Joint and Several Liability

Finally, we consider plaintiff’s claim, made following the verdict in a proposed judgment, that the trial court improperly declined to hold VCAM jointly and severally liable for Simmon’s share of compensatory damages. The court declined to make VCAM jointly liable for Simmon’s damages, stating: “The proposed judgment is not the place to raise legal issues that should have been addressed prior to or during the trial. The judgment must reflect the verdict of the jury,”reasoning that plaintiffs had agreed to have the jury allocate damages to each defendant and could not subsequently seek to recover the entire award against VCAM. We agree with the trial court that plaintiffs implicitly waived their joint-and several-liability claim by failing to object to the jury instructions or the verdict form.

Plaintiffs assert that notwithstanding the jury verdict, they were legally entitled to joint and several liability under Vermont law and the Restatement (Third) of Torts: Apportionment of Liability § 14 (2000), which makes a negligent tortfeasor, who had a duty to protect the plaintiff from the specific risk of an intentional tort, jointly and severally liable for the share of compensatory damages allocated against the intentional tortfeasor.

This Court has never addressed the Restatement provision cited by plaintiffs, which is complicated by 12 V.S.A. § 1036 applies. Given the apparent uncertainty surrounding whether joint and several liability applied in this situation, and plaintiffs' reliance on a Restatement provision that has not previously been adopted by this Court, the question of apportionment of liability should have been raised with the court before the jury was instructed and given the verdict form above. We conclude that plaintiffs waived their claim that VCAM is liable for the damages awarded against Simmon.

Affirmed.

REIBER, C.J. joined by Justice Waples, concurring. The majority determines that plaintiffs' mental and emotional harm, as well as physical effects arising from that harm, does not establish the "substantial bodily injury or sickness" necessary for recovery of emotional-distress damages in a negligence case. Vincent v. Devries, 2013 VT 34, ¶ 10, 193 Vt. 574, 72 A.3d 886 (quotation omitted). While that is true under current Vermont law, I write separately to underscore the substantial impacts of serious mental and emotional injuries and to draw attention to an unfairness in how these injuries are treated under our tort law.

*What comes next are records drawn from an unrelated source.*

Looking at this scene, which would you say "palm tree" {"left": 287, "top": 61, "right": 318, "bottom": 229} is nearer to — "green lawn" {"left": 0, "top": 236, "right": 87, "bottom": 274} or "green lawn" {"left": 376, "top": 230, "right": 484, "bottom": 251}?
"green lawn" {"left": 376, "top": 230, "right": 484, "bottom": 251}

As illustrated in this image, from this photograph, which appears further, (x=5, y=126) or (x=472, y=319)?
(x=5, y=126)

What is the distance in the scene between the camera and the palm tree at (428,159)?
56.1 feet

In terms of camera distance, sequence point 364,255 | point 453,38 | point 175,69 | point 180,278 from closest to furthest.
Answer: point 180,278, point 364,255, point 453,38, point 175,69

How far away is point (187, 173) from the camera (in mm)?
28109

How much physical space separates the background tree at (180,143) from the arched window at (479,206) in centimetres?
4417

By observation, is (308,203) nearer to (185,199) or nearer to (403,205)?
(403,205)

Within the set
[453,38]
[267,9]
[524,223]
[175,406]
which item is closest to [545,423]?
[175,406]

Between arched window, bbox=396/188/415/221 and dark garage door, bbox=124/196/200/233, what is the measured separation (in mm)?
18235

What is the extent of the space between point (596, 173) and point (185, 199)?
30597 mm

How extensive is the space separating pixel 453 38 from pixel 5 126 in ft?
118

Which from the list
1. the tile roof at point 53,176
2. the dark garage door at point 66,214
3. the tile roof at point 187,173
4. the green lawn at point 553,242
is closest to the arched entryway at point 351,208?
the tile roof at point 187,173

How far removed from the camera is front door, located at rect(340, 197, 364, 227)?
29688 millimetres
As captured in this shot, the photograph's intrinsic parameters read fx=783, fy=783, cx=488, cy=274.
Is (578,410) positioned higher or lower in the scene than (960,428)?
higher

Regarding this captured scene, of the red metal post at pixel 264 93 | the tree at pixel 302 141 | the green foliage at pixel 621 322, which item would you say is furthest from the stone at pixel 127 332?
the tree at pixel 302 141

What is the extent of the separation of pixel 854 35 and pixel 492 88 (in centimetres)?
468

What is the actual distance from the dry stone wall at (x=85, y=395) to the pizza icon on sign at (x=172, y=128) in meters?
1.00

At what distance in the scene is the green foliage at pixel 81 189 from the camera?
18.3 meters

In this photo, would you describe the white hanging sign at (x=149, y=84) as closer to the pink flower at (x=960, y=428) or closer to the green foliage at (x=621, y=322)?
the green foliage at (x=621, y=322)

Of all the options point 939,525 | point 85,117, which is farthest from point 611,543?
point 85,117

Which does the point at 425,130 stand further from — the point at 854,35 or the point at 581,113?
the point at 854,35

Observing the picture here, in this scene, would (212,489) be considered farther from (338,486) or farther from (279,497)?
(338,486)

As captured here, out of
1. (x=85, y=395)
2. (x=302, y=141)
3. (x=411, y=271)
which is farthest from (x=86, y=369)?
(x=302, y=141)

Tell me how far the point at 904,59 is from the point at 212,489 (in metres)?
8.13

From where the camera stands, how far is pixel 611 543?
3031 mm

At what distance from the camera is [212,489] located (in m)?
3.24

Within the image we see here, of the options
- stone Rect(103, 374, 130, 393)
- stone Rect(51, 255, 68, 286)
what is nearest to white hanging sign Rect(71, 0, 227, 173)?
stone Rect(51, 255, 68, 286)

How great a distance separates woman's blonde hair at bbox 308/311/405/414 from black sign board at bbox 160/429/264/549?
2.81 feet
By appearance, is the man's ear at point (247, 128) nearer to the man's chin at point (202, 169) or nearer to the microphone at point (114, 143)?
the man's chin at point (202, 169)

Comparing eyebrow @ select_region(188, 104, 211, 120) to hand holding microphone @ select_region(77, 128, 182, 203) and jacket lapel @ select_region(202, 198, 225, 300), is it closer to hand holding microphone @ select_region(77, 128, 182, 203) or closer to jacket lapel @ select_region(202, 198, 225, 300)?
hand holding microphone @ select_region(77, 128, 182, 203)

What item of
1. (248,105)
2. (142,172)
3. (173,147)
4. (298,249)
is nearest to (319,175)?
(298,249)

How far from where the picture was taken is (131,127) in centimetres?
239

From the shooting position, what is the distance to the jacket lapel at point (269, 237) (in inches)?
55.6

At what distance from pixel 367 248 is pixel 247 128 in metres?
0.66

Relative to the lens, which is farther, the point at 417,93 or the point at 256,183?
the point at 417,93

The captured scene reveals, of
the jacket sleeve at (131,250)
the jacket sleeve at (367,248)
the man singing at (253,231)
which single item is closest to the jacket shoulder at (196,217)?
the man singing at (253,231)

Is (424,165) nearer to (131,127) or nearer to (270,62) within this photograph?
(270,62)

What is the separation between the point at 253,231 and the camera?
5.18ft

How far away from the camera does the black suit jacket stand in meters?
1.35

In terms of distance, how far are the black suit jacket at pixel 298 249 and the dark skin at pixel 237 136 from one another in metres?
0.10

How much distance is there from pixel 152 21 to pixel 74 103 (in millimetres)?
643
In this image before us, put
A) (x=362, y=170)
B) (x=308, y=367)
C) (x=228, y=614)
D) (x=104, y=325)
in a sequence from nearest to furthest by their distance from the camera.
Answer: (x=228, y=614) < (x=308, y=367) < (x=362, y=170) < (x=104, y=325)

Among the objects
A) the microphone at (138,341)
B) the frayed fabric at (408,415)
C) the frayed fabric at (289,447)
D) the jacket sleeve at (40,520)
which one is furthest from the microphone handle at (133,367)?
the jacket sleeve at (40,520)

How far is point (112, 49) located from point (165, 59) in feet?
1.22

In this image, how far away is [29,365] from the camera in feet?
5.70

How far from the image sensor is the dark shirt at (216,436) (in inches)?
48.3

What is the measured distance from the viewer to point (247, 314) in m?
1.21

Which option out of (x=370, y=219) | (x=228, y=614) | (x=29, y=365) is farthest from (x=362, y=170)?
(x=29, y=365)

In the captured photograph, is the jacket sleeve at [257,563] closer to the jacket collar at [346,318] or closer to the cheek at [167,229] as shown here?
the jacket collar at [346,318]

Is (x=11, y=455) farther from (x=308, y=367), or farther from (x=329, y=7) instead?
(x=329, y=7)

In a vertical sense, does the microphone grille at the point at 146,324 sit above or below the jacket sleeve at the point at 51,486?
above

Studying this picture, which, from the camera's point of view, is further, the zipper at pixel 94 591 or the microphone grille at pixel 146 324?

This Court said in Zeno-Ethridge v. Comcast Corp., 2024 VT 16, ¶ 35 that PTSD alone is "insufficient to satisfy the `actual injury' requirement of a negligence claim." But this case illustrates that such a limitation imposes an actual unfairness on these plaintiffs. I respectfully encourage development of this aspect of tort law to incorporate our growing understanding of PTSD when we meet the facts of this and similar matters that come before us. We should take the next step by making it unequivocally clear that PTSD is a legitimate and recoverable injury in tort law.